Leonard Bernstein’s 1949 “Two Love Songs” tell of a love that is stronger than life and can weld two souls together so that they sing a single melody. Oropesa’s butter cream tones were completely unified with Borowitz’s shimmering melodic strains. She finished the first half of the recital with an exquisite rendition of the “Vocalise” that Camille Saint-Saens wrote on a visit to Egypt in 1901. It is a wonderful text-free song that allows the coloratura to use some of her most intricate and difficult maneuvers. For Oropesa, it was a pièce de résistance.

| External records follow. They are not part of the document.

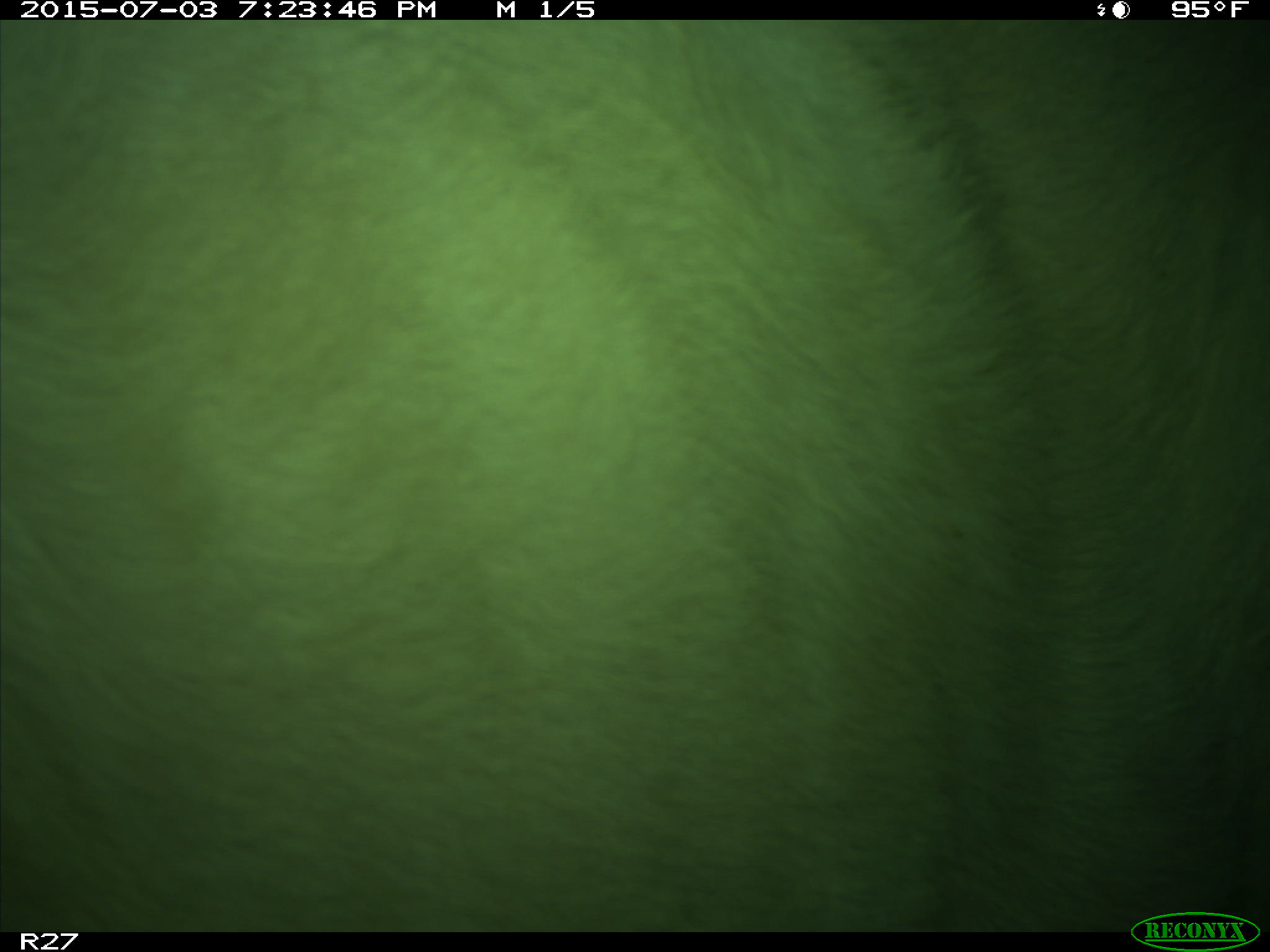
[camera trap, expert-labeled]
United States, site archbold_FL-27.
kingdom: Animalia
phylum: Chordata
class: Mammalia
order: Artiodactyla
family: Bovidae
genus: Bos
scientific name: Bos taurus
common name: domestic cow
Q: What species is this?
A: Bos taurus (domestic cow).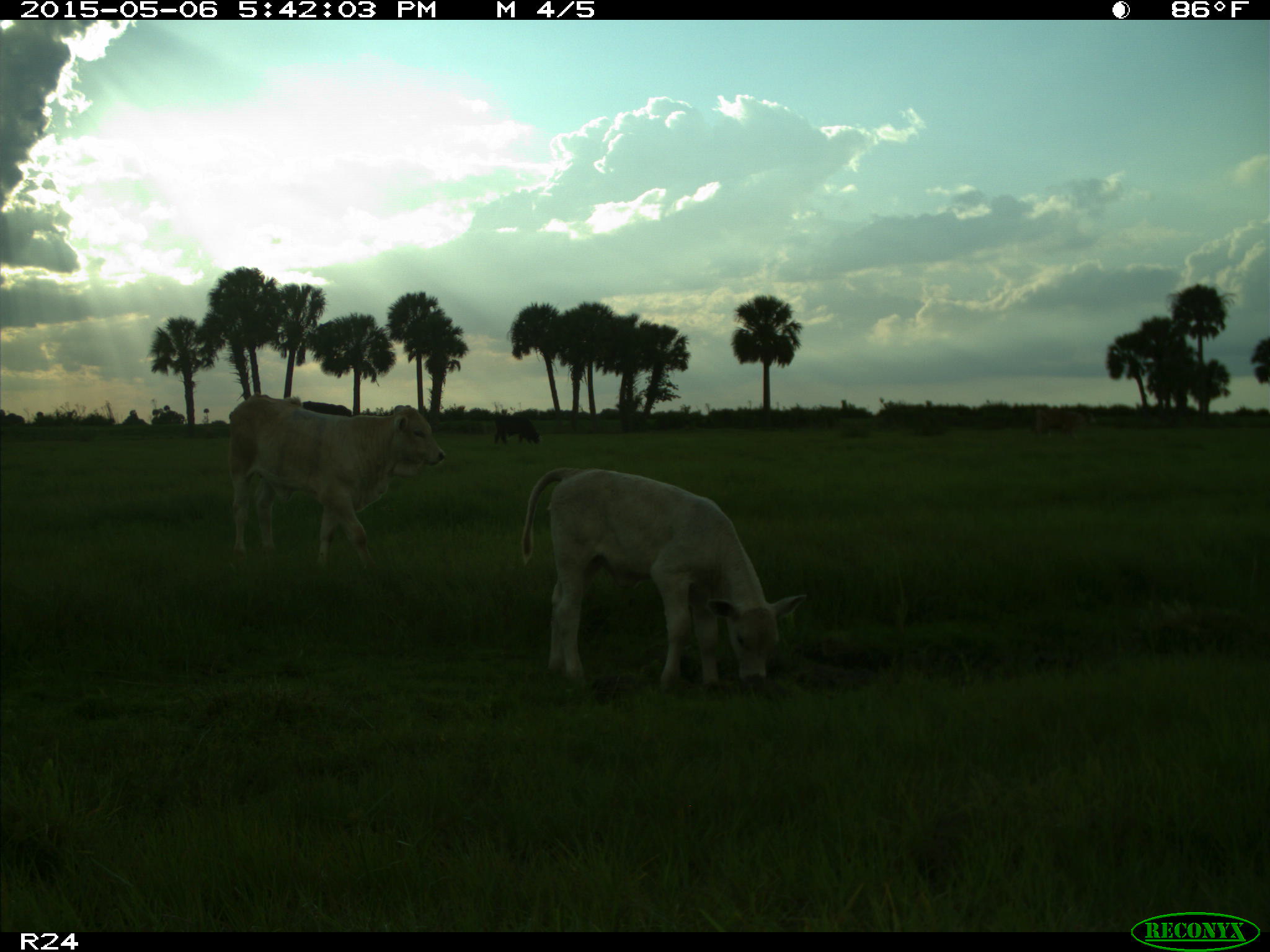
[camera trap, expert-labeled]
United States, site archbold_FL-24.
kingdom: Animalia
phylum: Chordata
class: Mammalia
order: Artiodactyla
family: Bovidae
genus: Bos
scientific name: Bos taurus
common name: domestic cow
Bos taurus (domestic cow).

After the intermission, Oropesa returned with “Four Songs” that Samuel Barber wrote between 1937 and 1940. In the first song, which has a text by British Jesuit poet Gerard Manley Hopkins, a young woman looks for a peaceful life of contemplation in the convent. Would she find it in this melodic ambience? “The Secrets of the Old” seemed very much to the point because Oropesa sang to an audience that included many of the university’s voice teachers. Most of them had been performers who retired to teach in the warm climate of Southern Arizona. “Sure on this Shining Night” has become one of Barbers popular works. Oropesa and Borowitz put their own shine on its cachet before finishing the group with the sweet and chromatic "Nocturne."

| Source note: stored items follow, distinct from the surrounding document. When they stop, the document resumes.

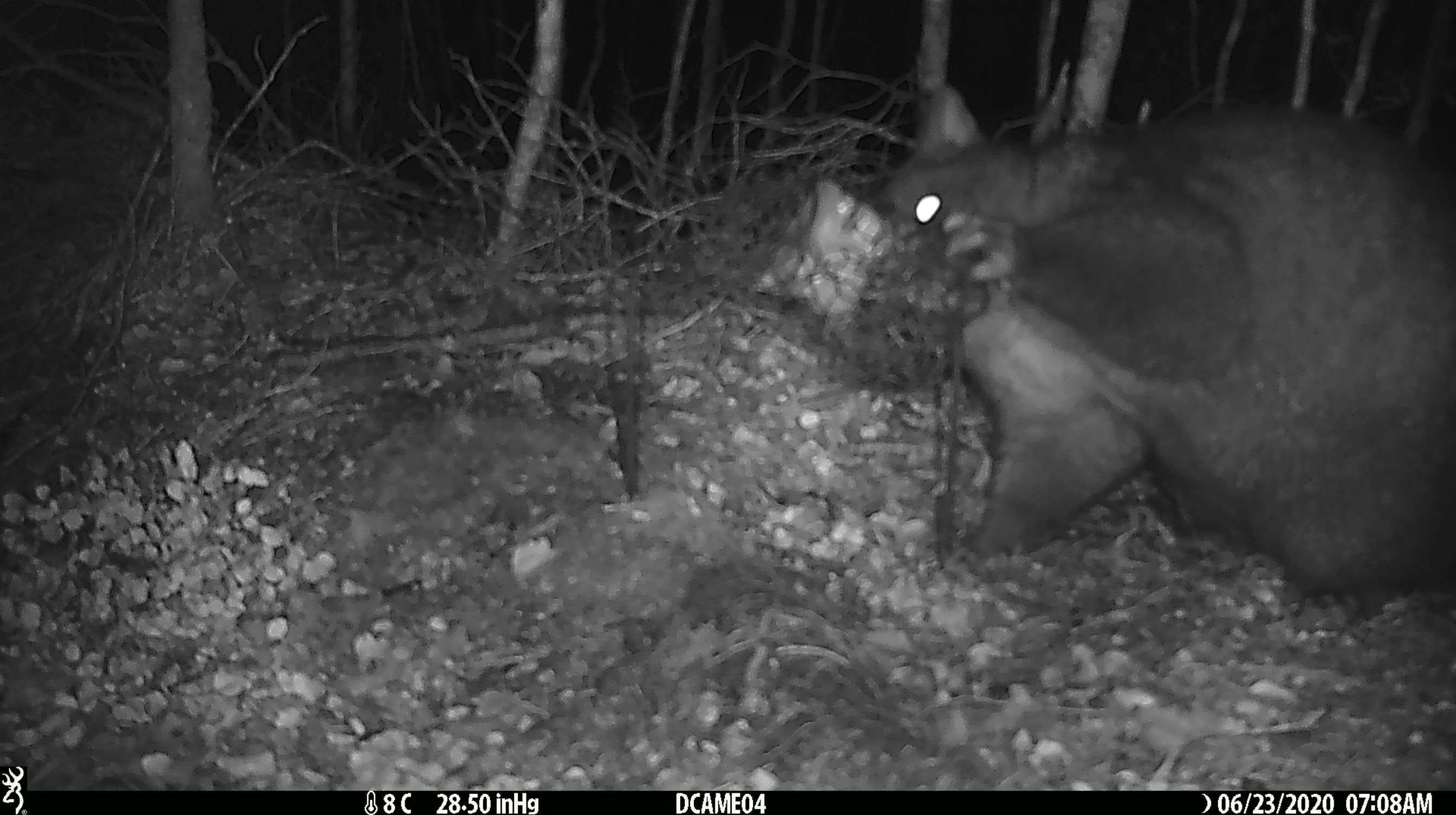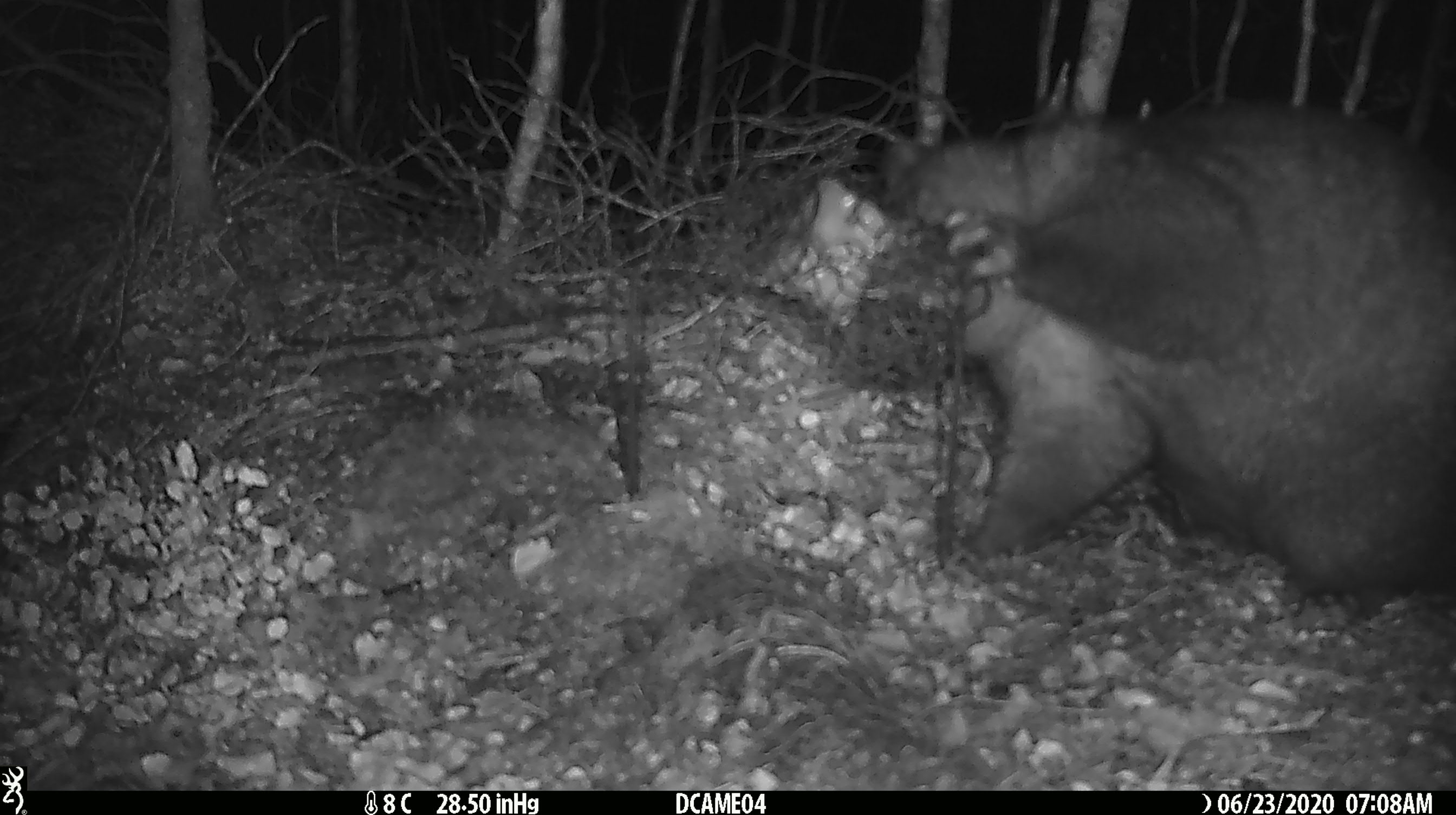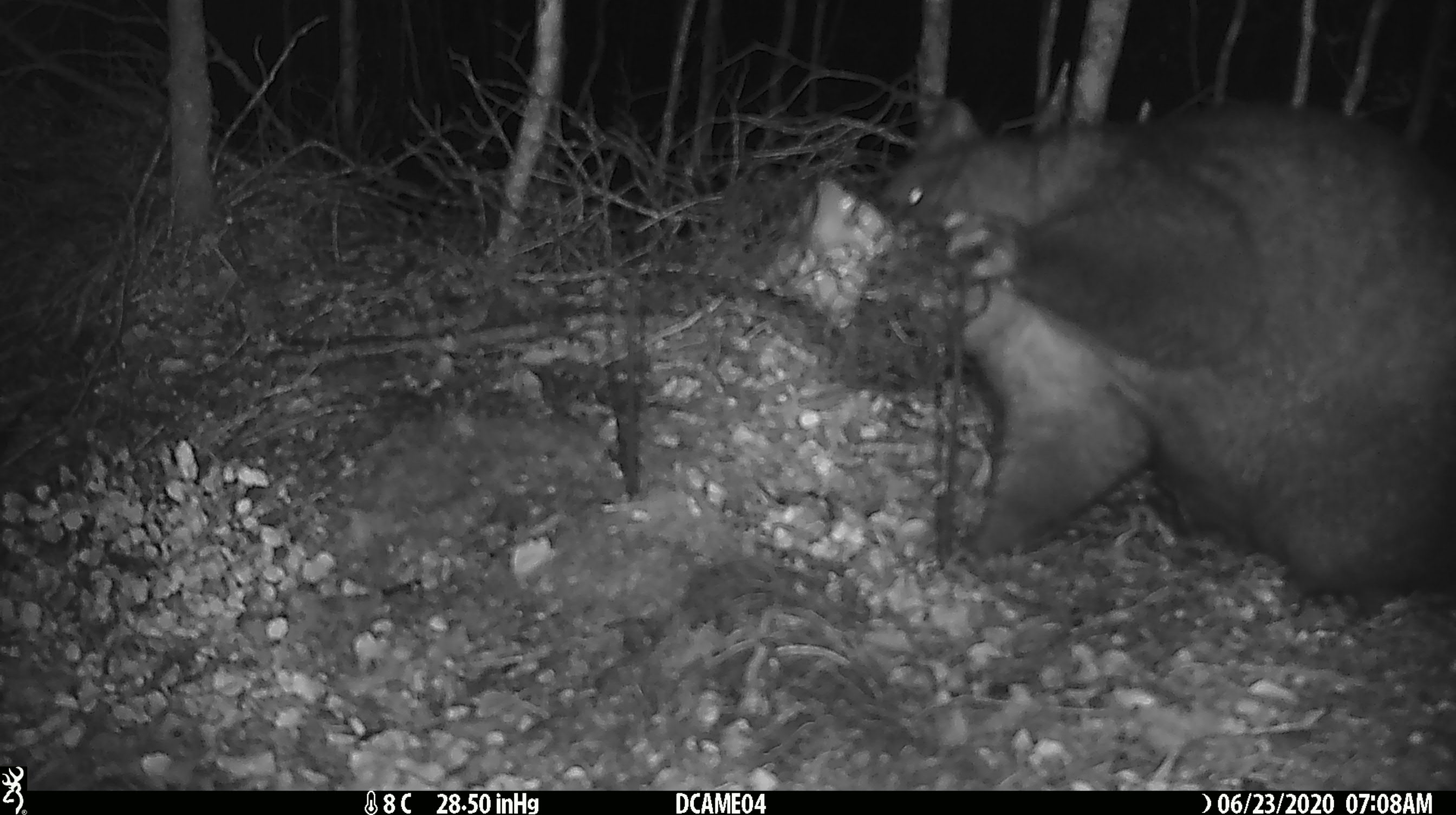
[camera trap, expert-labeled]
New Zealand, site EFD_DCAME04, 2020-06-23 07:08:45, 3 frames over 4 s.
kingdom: Animalia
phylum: Chordata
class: Mammalia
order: Diprotodontia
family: Phalangeridae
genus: Trichosurus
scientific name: Trichosurus vulpecula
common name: common brushtail possum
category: possum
Possum (common brushtail possum) (Trichosurus vulpecula).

Following the Barber, Oropesa and Borowitz performed two songs by Georges Bizet from his Op. 21, “Twenty Melodies.” He wrote them between 1838 and the year of the Carmen premiere, 1875. In “Chant d’amour,” the lady entreats her lover to enjoy the beauty of summer out of doors. The second, “The Arabian Hostess’s Farewell,” spoke of unrequited love and the sorrow of parting from someone who will never return. Oropesa and Borowitz rendered each song with a full quotient of emotion in a seemingly effortless manner.

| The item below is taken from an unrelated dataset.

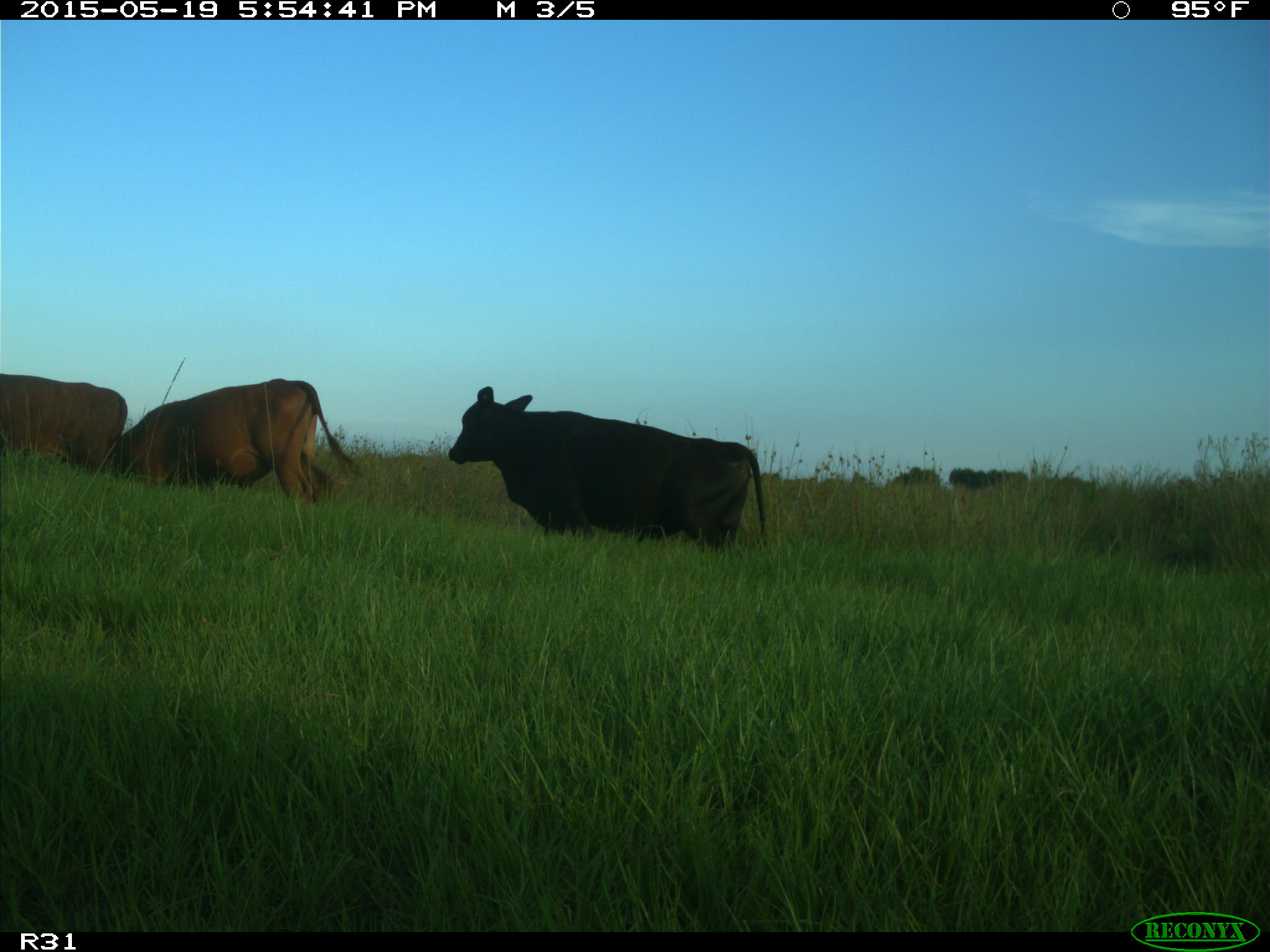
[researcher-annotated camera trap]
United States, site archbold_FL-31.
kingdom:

Because it is the 100th anniversary of Leonard Bernstein’s birth, almost every opera company seems to be presenting his Candide. Not to be outdone by the sopranos singing the show’s best known aria, “Glitter and be Gay,” Oropesa sang it wearing at least ten sets of Mardi Gras beads which she threw to the audience at the song’s finale. It was a fine ending to a lovely concert, but their public would not let these artists go without an encore. From Gaetano Donizetti’s L’elisir d’amore, Oropesa sang “Prendi, per me sei libero” to a smiling crowd that exited the hall humming the lovely melodies they had heard from these wonderful artists.

Maria Nockin


Program:

LUNA: El Niño Judio, “De España Vengo.”
MOZART: “Als Luise die Briefe ihres ungetreuen Liebhabers verbrannte;” “Abendempfindung;” “Sei du mein Trost. “
BERNSTEIN: Two Love Songs: “Extinguish My Eyes;” “When My Soul Touches Yours.”
SAINT-SAENS: Vocalise “Le Rossignol et la Rose.”
Intermission
BARBER: Four Songs “A Nun Takes the Veil;” “The Secrets of the Old;” “Sure on This Shining Night;” “Nocturne.”
BIZET: From Twenty Mélodies “Chant d’Amour;” “Adieu de l’hôtesse Arabe.”
BERNSTEIN: Candide “Glitter and Be Gay.”